Time-based Phrase Search Without Doubling Transcript field storage – Any Better Way?

Hi,

We’re building a solution that allows time-based phrase search over audio transcripts in Elasticsearch. The goal is to find exact phrases that occur at a certain point in time, e.g., "may i help you" within the first 5 seconds of a conversation; find a phrase "goodbeye" within the last 5 seconds of a conversation.

We preprocess our transcripts field to include word-level time offsets, like so:
Original "transcript": "hello this is example"
With offsets format ({word}|{startOffsetInMs}) "transcriptWithStartOffset": "_sot_|0 hello|600 this|1000 is|1300 example|1600"
"_sot_" stands for "start of transcript" and is used just as a zero-based token.
We created a custom analyzer plugin that:

  • Parses the text above
  • Sets token positions based on the {startTimeOffsetInMs}
    E.g. "_sot_" - position 0, "hello" - position 600, "this" - position 1000 etc.
  • Allows time-based phrase search using interval filter like this:
...
"intervals": {
            "transcriptWithStartOffset": {
              "match": {
                "query": "hello this is",
                "filter": {
                  "script": {
                    "source": "interval.end < 1100"
                  }
                }
              }
            }
          }
...

The Problem

To enable this, we now store two fields per document:

  • transcript: plain text - required for other type of searches
  • transcriptWithStartOffset: custom-formatted version for time-based search

This doubles the storage for large transcripts — and that's becoming costly at scale!

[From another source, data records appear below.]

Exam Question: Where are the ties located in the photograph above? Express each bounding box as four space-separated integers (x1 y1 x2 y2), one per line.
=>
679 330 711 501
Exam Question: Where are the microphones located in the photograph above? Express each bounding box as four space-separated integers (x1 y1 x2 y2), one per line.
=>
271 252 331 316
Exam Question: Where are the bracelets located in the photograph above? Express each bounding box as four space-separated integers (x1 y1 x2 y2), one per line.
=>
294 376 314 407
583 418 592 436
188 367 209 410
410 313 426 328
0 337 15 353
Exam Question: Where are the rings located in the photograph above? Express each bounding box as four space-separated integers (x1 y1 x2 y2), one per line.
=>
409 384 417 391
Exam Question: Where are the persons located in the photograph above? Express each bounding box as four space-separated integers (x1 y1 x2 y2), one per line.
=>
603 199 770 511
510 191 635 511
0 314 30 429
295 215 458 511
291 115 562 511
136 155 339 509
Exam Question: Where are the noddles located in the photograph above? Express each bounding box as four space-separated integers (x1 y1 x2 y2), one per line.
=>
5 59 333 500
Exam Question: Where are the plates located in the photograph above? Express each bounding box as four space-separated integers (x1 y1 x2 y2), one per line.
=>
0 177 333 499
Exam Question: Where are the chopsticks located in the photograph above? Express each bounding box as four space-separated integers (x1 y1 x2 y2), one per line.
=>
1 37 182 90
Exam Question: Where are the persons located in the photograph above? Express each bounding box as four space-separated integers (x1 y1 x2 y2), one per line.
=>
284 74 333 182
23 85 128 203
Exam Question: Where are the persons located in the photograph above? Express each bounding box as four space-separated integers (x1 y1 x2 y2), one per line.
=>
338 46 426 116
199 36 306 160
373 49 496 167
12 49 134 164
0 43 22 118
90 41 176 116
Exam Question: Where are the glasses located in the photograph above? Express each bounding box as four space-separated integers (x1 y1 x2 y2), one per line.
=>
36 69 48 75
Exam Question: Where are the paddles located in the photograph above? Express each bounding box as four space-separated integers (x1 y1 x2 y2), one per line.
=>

We’re looking for guidance or ideas to reduce duplication while retaining time-based search features.

Specifically:

  1. Is there a better way to store offsets without duplicating the transcript text?
  2. Could offsets live in a separate field (like wordsWithOffsets: [{word: "hello", offset: 600}]) and still be usable in queries with custom analyzers?
  3. Is there any supported way for a custom analyzer to read from:
  • Other fields in the document? (I've found the analyzer has no visibility into other fields of the document)
  • An external file or API for offset lookup?
  1. Reduce the size using Index-level compression settings?

We understand analyzers are designed to be fast and isolated, so we’re open to alternative approaches — maybe using ingest pipelines, runtime fields, or transforms?

Thanks in advance for any ideas or best practices!